After hundreds detained, school’s shoe ban is ‘common sense’
THE Queensland government is backing a Brisbane high school that marched more than a hundred students to detention this week for wearing the wrong shoes.
The Gap State High School has been at the centre of national debate for the past week after one mother hit out at the public school's uniform policy which bans students from wearing a number of shoes, including ones with heels higher than 20mm.
In a statement released late yesterday, Education Minister Grace Grace said she supports the school's principal and called for "common sense".
"I support The Gap State High School principal and the school community's actions in enforcing the uniform policy and urge all parties to take a common sense approach and work together to resolve this issue at the school level," she said.
Ms Grace said she had been advised there'd been no changes to the uniform policy since 2004, a policy that had been formulated between the school and the P&C.
"The Gap State High School is not the only high school that enforces a uniform policy. It is common practice across Queensland state schools and uniform policies are always determined through consultation with the local school community," she added.
It was rumoured yesterday that students were planning on staging a mass protest against the school after 103 of them were given detention slips.
The school's uniform policy has also angered parents, who say they can't afford to discard black leather shoes that were acceptable in previous years.
In addition to Ms Grace's statement about the unchanged policy, a spokesman for the Department of Education said the percentage of punished students was small.
"Since the return to school in 2018, a relatively small number of students (less than 100 out of more than 1450 students) have not fully complied with agreed standards.
"The school is working with these students and their parents around this so that all students meet the expectations that have been set by the community," he said.
On behalf of the school, the department spokesman said the Brisbane high school was happy with the support it had received.
"The Gap State High School is very pleased with the overwhelming majority support of the school community regarding uniform standards and is focusing on the vast improvements in student pride in their appearance that is evident this year. School staff will continue to work with families to assist students to meet community expectations around the uniform. This school has high expectations and high results," he said.

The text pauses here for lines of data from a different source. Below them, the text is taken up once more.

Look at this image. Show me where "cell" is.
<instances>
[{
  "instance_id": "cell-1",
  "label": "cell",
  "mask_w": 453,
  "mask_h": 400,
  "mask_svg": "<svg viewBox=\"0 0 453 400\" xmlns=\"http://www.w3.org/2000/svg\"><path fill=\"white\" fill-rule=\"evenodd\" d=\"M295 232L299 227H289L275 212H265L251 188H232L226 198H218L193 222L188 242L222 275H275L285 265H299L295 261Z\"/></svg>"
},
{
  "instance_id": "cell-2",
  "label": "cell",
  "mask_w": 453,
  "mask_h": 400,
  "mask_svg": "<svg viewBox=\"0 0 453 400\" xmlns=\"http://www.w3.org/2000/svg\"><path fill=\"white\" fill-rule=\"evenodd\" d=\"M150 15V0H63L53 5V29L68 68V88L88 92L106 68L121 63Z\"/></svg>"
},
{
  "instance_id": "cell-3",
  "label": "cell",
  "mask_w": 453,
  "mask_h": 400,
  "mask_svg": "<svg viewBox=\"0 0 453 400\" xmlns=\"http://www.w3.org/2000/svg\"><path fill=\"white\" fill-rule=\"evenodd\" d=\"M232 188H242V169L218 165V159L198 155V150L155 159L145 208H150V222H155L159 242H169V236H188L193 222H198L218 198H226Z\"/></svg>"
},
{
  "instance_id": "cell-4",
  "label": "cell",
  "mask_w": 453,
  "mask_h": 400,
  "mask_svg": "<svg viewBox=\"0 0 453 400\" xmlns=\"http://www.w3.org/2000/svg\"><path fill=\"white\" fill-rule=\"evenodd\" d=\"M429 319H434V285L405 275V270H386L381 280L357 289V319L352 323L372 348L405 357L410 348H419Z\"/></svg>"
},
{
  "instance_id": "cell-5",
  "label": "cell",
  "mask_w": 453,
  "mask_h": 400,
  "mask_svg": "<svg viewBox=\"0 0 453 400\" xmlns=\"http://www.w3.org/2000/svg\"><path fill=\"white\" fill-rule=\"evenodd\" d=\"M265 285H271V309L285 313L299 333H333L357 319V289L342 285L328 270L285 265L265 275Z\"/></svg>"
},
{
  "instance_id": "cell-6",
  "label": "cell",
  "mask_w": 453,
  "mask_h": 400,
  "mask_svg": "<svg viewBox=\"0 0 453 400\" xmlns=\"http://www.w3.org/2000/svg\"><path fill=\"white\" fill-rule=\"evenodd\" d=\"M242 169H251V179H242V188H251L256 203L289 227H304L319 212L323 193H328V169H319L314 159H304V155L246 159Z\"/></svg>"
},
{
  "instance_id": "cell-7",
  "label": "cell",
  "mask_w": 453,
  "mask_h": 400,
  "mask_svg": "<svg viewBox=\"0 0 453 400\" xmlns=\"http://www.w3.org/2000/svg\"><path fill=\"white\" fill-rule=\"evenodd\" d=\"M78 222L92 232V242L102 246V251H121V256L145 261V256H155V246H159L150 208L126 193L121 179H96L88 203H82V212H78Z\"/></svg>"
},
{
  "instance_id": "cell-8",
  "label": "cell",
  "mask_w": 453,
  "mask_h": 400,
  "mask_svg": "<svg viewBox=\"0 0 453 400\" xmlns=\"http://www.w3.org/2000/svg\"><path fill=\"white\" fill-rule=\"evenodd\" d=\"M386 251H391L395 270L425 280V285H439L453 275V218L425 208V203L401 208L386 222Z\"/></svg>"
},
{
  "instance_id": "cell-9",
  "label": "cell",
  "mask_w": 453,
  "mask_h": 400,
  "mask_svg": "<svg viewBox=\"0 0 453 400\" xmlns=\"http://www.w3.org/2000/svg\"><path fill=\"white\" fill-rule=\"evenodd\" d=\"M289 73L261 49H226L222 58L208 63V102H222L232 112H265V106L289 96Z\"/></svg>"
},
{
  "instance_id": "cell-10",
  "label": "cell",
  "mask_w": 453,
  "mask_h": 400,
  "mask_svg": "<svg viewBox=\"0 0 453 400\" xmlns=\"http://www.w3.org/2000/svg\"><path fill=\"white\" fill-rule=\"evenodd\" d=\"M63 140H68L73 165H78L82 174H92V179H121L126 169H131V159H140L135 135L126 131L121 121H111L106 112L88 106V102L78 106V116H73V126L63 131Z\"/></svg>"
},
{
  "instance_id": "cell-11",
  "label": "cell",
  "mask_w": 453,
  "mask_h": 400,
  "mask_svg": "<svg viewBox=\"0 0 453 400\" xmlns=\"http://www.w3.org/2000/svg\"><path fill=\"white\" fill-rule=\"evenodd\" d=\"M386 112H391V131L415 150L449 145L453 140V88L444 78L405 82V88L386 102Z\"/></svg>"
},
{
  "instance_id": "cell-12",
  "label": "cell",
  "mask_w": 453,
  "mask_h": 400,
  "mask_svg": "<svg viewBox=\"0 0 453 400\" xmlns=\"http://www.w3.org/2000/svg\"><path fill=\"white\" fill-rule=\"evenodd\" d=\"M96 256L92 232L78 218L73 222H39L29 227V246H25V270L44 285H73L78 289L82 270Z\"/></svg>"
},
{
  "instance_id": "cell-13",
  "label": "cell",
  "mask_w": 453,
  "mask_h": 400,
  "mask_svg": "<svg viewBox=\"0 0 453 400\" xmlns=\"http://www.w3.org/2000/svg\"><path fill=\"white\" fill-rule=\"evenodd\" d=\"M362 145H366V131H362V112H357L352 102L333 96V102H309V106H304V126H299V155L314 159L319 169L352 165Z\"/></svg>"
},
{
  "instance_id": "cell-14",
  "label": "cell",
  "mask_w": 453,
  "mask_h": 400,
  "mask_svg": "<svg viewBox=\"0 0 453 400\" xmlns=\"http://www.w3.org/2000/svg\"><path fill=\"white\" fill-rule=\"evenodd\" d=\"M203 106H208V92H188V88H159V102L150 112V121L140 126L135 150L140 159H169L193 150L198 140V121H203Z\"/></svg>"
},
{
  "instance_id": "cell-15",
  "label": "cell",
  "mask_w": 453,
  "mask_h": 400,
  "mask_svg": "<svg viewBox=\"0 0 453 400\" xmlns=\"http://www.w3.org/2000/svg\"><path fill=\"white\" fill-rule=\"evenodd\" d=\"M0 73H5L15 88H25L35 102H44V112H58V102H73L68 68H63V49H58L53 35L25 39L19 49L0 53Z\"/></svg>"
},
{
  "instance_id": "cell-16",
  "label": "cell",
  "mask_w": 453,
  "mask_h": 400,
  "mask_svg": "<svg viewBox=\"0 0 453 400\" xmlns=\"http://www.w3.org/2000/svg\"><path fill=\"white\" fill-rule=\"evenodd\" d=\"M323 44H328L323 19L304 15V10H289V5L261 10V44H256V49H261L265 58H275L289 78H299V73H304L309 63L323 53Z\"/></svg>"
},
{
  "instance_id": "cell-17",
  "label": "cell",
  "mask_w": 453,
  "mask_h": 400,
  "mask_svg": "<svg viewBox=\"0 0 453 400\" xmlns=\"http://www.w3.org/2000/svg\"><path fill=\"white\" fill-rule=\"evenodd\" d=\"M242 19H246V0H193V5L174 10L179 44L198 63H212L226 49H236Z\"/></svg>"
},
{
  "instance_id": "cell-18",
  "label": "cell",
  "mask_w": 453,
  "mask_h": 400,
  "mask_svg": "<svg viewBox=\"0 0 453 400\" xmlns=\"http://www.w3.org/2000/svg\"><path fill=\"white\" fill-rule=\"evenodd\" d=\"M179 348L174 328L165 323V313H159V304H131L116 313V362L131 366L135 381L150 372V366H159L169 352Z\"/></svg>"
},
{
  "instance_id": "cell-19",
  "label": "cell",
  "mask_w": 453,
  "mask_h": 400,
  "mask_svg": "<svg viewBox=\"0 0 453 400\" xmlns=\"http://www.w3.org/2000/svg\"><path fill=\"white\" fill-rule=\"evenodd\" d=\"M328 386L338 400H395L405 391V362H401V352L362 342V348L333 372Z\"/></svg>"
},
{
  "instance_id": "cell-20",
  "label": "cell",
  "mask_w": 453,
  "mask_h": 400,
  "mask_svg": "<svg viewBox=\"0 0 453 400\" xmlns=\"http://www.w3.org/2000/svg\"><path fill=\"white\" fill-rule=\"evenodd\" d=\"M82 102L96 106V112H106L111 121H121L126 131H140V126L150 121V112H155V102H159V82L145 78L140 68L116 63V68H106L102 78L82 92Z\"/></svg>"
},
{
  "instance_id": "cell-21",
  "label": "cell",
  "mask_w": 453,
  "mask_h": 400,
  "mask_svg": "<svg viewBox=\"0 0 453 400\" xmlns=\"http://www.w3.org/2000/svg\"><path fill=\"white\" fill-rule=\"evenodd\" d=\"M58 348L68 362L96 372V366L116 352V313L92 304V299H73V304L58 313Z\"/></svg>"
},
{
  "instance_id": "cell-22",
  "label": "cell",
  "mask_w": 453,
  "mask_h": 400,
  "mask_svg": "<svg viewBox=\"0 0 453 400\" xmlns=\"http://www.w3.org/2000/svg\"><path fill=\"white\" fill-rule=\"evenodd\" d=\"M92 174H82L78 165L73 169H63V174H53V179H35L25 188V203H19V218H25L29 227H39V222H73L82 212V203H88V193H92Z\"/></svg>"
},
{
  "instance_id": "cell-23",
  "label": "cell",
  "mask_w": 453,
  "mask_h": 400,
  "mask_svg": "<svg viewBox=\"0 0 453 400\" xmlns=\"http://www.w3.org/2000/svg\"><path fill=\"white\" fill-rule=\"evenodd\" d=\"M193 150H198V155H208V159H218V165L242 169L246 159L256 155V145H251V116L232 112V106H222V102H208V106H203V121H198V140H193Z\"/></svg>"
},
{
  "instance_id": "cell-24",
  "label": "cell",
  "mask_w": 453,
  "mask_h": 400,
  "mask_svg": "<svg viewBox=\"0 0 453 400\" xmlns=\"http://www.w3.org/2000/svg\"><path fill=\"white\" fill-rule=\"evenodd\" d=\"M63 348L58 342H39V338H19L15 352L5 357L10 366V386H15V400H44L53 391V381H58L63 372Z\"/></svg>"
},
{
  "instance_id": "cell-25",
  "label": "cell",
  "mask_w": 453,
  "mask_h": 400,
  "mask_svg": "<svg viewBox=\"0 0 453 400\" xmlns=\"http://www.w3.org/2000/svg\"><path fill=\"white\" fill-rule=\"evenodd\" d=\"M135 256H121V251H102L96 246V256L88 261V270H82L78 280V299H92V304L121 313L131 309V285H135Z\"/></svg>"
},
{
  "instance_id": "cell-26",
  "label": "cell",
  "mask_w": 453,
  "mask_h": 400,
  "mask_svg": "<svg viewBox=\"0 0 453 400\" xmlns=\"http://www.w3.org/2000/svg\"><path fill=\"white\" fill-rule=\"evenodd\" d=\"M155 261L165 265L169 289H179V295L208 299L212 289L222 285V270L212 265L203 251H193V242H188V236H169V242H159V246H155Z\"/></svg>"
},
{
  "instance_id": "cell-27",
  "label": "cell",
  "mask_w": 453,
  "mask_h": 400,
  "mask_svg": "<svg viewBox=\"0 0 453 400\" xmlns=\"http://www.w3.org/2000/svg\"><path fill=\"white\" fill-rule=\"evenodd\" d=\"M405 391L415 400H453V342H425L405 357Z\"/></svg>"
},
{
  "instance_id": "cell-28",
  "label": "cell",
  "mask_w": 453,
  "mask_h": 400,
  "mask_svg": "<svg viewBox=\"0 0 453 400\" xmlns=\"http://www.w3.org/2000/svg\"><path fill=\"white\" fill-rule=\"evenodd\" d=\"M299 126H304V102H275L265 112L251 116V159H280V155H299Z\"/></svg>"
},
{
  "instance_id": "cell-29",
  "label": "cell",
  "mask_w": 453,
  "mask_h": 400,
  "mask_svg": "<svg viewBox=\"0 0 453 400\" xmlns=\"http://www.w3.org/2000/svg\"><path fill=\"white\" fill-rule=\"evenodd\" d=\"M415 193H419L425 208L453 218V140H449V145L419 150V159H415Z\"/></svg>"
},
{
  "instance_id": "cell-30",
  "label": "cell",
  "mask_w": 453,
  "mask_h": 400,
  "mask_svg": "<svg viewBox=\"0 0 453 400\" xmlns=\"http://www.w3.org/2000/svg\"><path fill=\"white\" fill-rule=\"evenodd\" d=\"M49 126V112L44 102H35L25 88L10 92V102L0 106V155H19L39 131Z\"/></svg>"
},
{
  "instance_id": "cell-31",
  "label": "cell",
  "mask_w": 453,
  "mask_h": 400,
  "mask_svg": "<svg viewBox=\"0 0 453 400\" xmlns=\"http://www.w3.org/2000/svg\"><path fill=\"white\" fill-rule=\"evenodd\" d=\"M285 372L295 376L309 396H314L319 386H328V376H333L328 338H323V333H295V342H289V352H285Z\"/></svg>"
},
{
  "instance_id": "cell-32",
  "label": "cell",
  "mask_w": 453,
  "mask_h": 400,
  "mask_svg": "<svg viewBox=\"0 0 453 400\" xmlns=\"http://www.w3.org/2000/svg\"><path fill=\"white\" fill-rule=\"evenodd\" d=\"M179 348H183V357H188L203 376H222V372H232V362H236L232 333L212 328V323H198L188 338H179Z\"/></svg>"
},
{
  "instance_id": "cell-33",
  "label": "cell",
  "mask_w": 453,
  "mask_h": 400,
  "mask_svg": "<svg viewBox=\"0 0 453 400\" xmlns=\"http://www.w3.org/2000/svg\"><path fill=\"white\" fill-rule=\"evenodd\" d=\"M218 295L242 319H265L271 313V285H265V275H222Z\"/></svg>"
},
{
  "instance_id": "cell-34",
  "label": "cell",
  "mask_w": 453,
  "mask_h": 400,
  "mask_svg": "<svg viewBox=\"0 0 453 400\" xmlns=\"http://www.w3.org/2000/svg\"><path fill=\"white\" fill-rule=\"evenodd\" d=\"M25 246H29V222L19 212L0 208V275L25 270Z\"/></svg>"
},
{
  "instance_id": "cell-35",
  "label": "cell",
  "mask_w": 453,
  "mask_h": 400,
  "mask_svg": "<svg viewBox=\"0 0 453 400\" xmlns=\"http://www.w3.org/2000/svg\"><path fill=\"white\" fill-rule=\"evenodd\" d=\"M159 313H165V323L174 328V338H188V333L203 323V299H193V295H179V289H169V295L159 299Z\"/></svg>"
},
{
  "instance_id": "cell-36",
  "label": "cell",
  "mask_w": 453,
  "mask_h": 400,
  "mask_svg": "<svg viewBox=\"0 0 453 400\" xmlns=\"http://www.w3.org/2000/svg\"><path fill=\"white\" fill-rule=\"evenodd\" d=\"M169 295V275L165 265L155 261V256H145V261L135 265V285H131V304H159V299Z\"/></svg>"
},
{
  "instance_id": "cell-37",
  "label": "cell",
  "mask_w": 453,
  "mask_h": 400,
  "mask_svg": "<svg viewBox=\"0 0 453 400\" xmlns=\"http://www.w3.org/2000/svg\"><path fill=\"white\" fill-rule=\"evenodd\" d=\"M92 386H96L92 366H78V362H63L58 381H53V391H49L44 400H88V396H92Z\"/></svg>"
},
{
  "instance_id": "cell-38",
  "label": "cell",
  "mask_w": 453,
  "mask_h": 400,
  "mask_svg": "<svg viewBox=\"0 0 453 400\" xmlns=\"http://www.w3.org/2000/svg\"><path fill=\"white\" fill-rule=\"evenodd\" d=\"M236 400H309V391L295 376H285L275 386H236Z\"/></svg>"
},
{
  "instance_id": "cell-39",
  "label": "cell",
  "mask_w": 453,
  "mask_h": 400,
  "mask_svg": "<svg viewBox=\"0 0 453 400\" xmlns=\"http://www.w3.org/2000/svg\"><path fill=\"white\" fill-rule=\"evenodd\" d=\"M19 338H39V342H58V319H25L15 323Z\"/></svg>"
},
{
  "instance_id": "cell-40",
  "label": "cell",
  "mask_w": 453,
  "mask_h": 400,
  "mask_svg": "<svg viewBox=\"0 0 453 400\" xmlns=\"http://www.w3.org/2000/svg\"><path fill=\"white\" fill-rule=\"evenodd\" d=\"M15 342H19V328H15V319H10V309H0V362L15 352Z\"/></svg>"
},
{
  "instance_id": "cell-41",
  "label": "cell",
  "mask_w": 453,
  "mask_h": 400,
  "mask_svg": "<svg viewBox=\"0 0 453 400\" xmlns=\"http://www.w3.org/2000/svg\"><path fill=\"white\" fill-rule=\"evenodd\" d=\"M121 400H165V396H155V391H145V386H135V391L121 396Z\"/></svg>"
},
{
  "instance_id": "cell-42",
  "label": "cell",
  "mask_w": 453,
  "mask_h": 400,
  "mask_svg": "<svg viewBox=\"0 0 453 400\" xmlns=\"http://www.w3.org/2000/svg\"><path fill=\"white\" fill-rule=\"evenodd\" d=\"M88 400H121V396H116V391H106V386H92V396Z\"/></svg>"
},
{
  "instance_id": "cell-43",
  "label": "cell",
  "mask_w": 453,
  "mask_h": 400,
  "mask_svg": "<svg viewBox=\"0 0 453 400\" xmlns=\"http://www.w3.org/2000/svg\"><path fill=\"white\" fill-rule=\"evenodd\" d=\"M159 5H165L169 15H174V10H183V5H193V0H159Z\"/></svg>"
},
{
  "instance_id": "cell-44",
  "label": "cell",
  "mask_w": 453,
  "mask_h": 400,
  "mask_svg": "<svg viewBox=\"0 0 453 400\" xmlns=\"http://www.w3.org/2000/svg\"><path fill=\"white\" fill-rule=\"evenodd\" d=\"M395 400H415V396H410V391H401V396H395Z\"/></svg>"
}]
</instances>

Last week, parent Karen Bishop took to social media to vent her frustration about buying her daughter a new pair of leather Vans for the 2018 school year before being told they weren't compliant.
Her daughter received a detention but after Ms Bishop's complaint, the deputy principal decided against the punishment and offered to buy her a new pair of shoes.
"He was very good in the way he dealt with me, but they will not change their stance on compliance, and the way they're getting around it by the looks of it is, they're buying a range of shoes and they'll get the kids up to pick a pair, try them on and they'll buy them. The school's paying for them," Ms Bishop said last week.
"He said they've already bought pairs of shoes for other kids. This is the first time I've heard of this happening."
The Department spokesman said the state's schools are committed to support kids and parents who may not be able to afford uniforms that comply with the rules.
"Queensland state schools are committed to working with families to find the best solution regarding genuine issues of hardship experienced by families including uniform-related issues," he said.
A P&C meeting is scheduled for next Monday night on February 12 where parents will be able to voice their concerns.